— Start —
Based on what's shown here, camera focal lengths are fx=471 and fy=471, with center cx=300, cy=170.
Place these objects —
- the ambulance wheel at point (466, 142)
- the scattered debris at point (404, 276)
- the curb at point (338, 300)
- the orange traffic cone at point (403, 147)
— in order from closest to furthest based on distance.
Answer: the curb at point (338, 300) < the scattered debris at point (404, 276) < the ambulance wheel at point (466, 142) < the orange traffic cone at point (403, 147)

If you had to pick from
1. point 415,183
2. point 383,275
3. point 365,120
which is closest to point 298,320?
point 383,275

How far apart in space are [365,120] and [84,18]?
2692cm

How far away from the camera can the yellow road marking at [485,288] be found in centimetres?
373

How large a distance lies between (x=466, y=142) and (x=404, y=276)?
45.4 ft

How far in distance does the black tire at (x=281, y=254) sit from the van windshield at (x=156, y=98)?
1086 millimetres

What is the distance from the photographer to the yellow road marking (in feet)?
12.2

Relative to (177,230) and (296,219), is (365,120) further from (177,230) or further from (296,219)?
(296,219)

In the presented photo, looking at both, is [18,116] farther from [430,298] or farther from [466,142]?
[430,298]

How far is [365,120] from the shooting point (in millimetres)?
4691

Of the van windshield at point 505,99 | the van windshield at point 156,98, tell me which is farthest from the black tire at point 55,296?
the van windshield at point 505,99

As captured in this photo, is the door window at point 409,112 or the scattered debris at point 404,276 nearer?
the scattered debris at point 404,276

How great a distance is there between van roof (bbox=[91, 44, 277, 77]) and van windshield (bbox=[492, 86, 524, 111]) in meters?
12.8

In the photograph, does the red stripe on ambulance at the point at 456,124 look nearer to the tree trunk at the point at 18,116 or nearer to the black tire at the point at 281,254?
— End —
Description of the task: Please rewrite every line of the records above as a numbered list, skipping the blank lines.

Solution for this task:
1. Based on what's shown here, camera focal lengths are fx=471 and fy=471, with center cx=300, cy=170.
2. Place these objects —
3. - the ambulance wheel at point (466, 142)
4. - the scattered debris at point (404, 276)
5. - the curb at point (338, 300)
6. - the orange traffic cone at point (403, 147)
7. — in order from closest to furthest based on distance.
8. Answer: the curb at point (338, 300) < the scattered debris at point (404, 276) < the ambulance wheel at point (466, 142) < the orange traffic cone at point (403, 147)
9. If you had to pick from
10. 1. point 415,183
11. 2. point 383,275
12. 3. point 365,120
13. which is closest to point 298,320?
14. point 383,275
15. How far apart in space are [365,120] and [84,18]?
16. 2692cm
17. How far away from the camera can the yellow road marking at [485,288] be found in centimetres?
18. 373
19. How large a distance lies between (x=466, y=142) and (x=404, y=276)?
20. 45.4 ft
21. How far in distance does the black tire at (x=281, y=254) sit from the van windshield at (x=156, y=98)?
22. 1086 millimetres
23. What is the distance from the photographer to the yellow road marking (in feet)?
24. 12.2
25. Relative to (177,230) and (296,219), is (365,120) further from (177,230) or further from (296,219)?
26. (296,219)
27. In the presented photo, looking at both, is [18,116] farther from [430,298] or farther from [466,142]?
28. [430,298]
29. How far is [365,120] from the shooting point (in millimetres)?
30. 4691
31. Of the van windshield at point 505,99 | the van windshield at point 156,98, tell me which is farthest from the black tire at point 55,296?
32. the van windshield at point 505,99
33. As captured in this photo, is the door window at point 409,112 or the scattered debris at point 404,276 nearer?
34. the scattered debris at point 404,276
35. How great a distance is there between van roof (bbox=[91, 44, 277, 77]) and van windshield (bbox=[492, 86, 524, 111]) in meters?
36. 12.8
37. In the photograph, does the red stripe on ambulance at the point at 456,124 look nearer to the tree trunk at the point at 18,116 or nearer to the black tire at the point at 281,254?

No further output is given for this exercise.